How Git Became a DNS Time Machine: Inside TLDR's Zone Transfer Archive
Hook
Every two hours, a Python script attempts what security teams explicitly forbid in enterprise networks: zone transfers against every top-level domain on the internet. The results reveal which TLDs operate with radical transparency—and which ones learned from decades of DNS security mistakes.
Context
DNS zone transfers (AXFR) have an interesting dual nature in infrastructure security. In corporate environments, allowing zone transfers is considered a critical misconfiguration—it's literally handing attackers a complete map of your internal network topology. Security scanners flag it, compliance frameworks forbid it, and sysadmins lock it down immediately. But at the TLD level, the calculus changes entirely.

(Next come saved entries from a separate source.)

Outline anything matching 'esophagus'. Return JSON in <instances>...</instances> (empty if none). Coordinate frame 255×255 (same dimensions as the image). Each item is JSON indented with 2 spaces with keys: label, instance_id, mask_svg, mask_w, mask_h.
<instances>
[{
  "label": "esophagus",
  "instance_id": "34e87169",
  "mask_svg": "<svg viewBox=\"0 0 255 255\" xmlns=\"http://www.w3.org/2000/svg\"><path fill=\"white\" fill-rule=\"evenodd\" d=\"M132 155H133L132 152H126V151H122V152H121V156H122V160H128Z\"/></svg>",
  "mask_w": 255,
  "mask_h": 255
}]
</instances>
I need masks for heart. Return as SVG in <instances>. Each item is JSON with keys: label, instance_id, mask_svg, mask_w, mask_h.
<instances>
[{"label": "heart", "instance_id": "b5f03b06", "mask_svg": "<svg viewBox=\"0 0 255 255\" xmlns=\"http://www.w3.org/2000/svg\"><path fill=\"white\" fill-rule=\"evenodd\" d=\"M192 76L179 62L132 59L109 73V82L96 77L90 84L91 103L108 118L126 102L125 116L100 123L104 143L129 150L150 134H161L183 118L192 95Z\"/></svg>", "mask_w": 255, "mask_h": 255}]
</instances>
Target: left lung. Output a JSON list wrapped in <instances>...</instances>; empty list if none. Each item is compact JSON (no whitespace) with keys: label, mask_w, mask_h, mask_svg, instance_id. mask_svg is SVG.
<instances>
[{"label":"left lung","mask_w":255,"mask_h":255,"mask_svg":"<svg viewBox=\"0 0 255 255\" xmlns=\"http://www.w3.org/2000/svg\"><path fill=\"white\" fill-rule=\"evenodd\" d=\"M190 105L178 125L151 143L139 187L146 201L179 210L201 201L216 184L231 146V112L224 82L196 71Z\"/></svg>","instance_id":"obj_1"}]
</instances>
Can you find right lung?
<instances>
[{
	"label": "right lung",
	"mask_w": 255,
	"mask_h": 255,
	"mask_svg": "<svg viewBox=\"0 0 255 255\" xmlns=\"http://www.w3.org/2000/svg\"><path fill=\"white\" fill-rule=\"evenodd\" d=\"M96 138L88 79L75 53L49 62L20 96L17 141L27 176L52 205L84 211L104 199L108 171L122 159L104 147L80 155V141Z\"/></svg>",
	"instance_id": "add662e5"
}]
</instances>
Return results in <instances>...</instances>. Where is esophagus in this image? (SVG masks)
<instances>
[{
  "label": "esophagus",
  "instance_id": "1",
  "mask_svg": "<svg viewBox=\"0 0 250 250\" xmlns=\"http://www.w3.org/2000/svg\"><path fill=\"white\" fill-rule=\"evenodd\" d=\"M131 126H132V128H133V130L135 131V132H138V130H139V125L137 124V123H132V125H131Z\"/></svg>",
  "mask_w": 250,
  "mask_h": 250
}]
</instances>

Top-level domains like .com, .org, and country-code TLDs manage public infrastructure. Their nameserver records aren't corporate secrets—they're the foundational routing tables of the internet itself. Some TLDs embrace this transparency by explicitly allowing zone transfers, making their entire zone files publicly accessible. Others restrict access, not necessarily for security, but to control how their data gets consumed. TLDR was created to document this landscape: which TLDs allow zone transfers, what those transfers contain, and how this data changes over time. By running automated zone transfer attempts every ~2 hours and committing the results to Git, it transforms version control into a time-series database for DNS infrastructure research.
Technical Insight
The architectural elegance of TLDR lies in its simplicity: marry DNS zone transfers with Git's versioning capabilities, and you get a queryable historical database with zero custom storage logic. The core loop is straightforward Python that iterates through root nameservers and TLD authoritative servers, attempts AXFR requests, and writes successful responses to files.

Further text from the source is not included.